Sharing single API connection from multiple nodes w/ failover

mneumann · August 19, 2024, 10:55am

Hi,

I’ve three mostly identical nodes in an embedded system and roughly every minute, all of them have to make an API call to fetch some more information, and usually they do this pretty much simultaneously with the same query parameters (i.e. exact same HTTP GET query). To save bandwidth, I’d like to designate a single node responsible for performing the HTTP API calls and cache the responses for some short period of time (in case some nodes do the same call 10 seconds later), so that I have to fetch the data only once and not three times.
Unlike a centralized HTTP caching proxy, I also want that when the responsible node goes down, another node is selected to do this job.

How would you do that?

Would you use a library like Elector or swarm for that purpose?

These API calls are done once every minute, so performance really doesn’t matter that much.

How about this simple scheme:

When a node needs to make an API call, it first sends an RPC to node 1. If node 1 does not acknowledge within a short period of time, lets say 1 second, that it has received the request, the node continues to send a request to node 2…and so on.

So if I remove one node from the network, the RPC call will just time out and the next node is tried. Dunno if the Erlang VM will buffer the RPCs and retry once the network in on again…

Or would you use Erlang’s global module? Each node making an API call would first check if the global name “fetch_api” exists. If it doesn’t exist, which either means, we just started up the system or the node that had registered the name previously went down,
it would call :global.register and register itself and then just send a message to the registered “fetch_api” pid.

I think the simplest solution would really be, that each node has it’s supervised gen_server that can fetch and cache the API, regardless of if it’s used or not, just to make the code simpler. The client code of the gen_server would get the pid from a globally registered name OR register it’s own supervised gen_server in case none is found.

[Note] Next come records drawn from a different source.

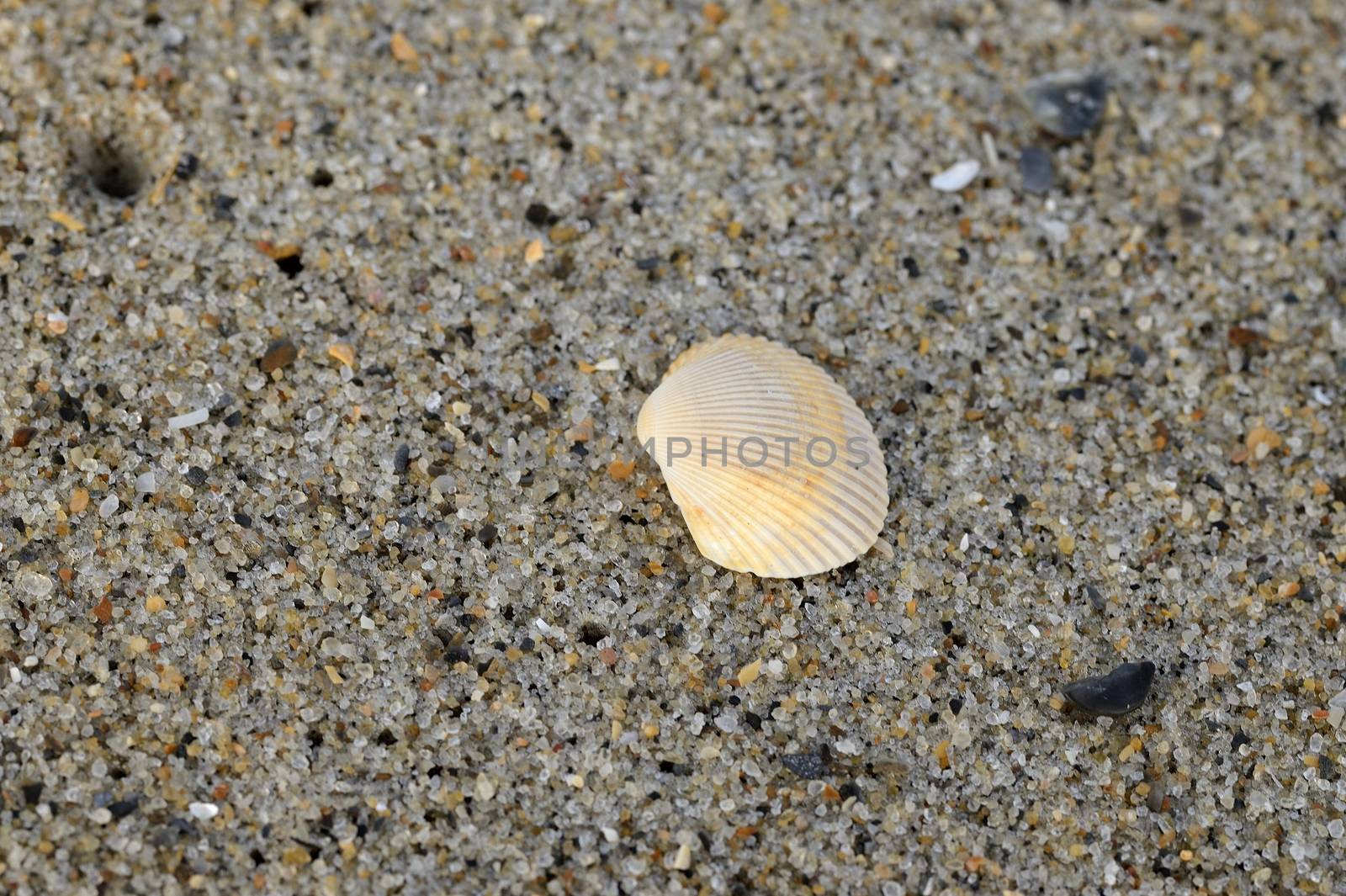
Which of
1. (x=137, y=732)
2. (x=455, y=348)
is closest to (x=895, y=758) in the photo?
(x=455, y=348)

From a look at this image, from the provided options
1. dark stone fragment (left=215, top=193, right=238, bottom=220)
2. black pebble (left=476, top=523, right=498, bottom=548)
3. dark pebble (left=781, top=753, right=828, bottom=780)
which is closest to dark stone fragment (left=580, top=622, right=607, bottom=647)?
black pebble (left=476, top=523, right=498, bottom=548)

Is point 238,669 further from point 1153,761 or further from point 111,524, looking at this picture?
point 1153,761

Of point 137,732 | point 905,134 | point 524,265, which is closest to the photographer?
point 137,732

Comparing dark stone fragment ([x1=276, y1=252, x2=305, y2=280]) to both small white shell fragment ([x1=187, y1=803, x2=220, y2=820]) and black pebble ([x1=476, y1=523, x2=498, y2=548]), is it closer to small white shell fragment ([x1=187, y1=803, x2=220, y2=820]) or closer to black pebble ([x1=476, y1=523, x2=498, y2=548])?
black pebble ([x1=476, y1=523, x2=498, y2=548])

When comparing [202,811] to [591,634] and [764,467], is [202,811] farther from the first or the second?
[764,467]

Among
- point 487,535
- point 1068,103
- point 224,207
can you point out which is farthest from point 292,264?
point 1068,103

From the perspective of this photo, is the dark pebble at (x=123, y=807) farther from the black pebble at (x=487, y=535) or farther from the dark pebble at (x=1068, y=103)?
the dark pebble at (x=1068, y=103)
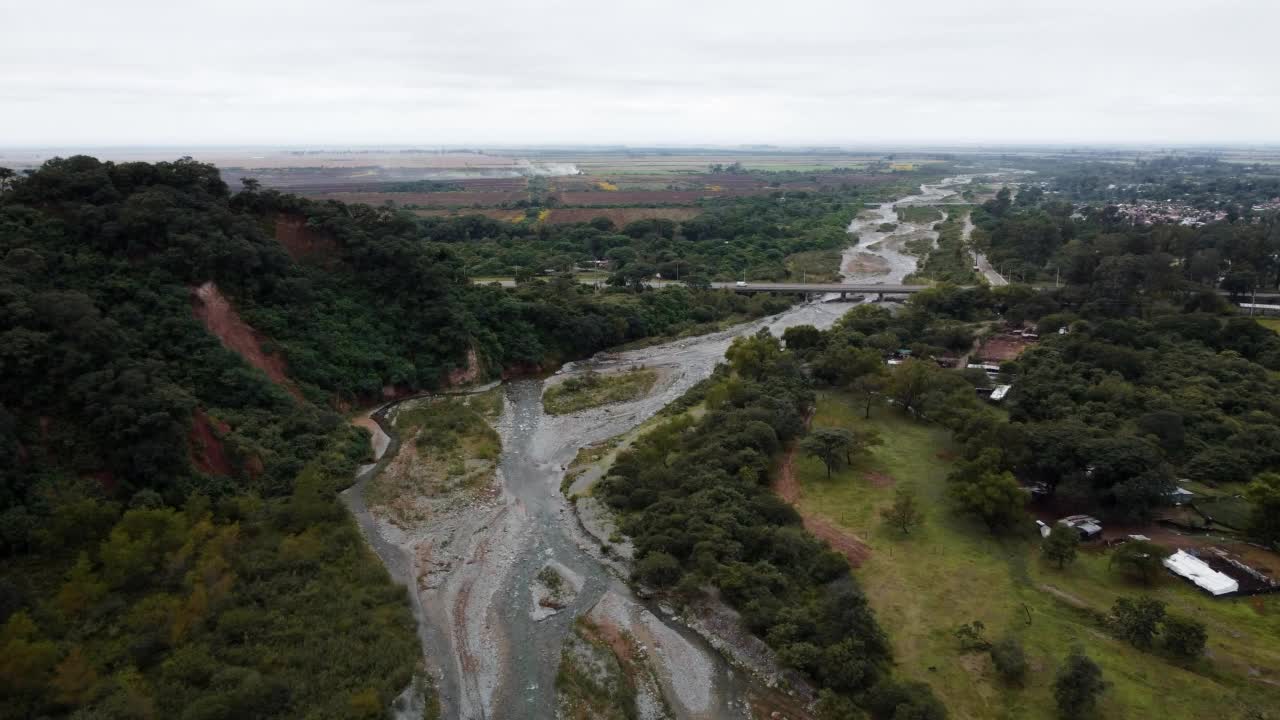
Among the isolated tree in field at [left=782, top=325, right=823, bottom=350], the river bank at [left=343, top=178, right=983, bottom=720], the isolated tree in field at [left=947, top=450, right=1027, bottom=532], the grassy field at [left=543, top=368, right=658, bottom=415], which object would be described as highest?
the isolated tree in field at [left=782, top=325, right=823, bottom=350]

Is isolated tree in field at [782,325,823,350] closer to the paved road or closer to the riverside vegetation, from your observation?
the riverside vegetation

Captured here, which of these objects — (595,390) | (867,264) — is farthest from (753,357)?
(867,264)

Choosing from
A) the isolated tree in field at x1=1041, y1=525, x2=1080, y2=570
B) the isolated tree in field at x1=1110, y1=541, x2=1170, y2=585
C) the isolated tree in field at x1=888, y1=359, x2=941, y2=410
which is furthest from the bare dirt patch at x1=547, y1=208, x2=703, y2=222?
the isolated tree in field at x1=1110, y1=541, x2=1170, y2=585

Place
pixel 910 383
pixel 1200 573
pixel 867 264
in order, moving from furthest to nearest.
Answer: pixel 867 264
pixel 910 383
pixel 1200 573

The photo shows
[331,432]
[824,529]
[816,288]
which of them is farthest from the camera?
[816,288]

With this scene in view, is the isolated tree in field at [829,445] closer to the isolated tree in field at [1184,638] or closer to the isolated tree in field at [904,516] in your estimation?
the isolated tree in field at [904,516]

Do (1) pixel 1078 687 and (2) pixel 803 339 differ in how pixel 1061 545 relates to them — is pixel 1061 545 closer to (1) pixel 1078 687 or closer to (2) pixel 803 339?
(1) pixel 1078 687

That really sounds like 2-3 lines of Elixir code

Anyone tried similar things? Are there some pitfalls with that approach? When I just poweroff a node by pulling the plug or network cable, how fast would Erlang notice that the node is down?

Note that, the API calls only GET data. I am also not concerned of net-splits. And normally, all three nodes should be up and running. In case one node is down for longer periods, which is not a real scenario atm, I accept a slight increase in latency.

mneumann · August 19, 2024, 1:21pm

sorry to answer my own question… :global module is truly amazing!

I can run the following two lines to make an API call regardless on which node:

# if global name is already registered this returns :no (just ignore)
:global.register_name(:api_fetch, pid_of_local_gen_server)

:global.whereis_name(:api_fetch) |> send(request)

Plus, I need some Node.ping code running in the background in order to establish connections to nodes. Of course this does not retry a request in case the node is going down that curently processes a request. In my case, this does not matter, as it is very seldom and one minute later everything works as normal.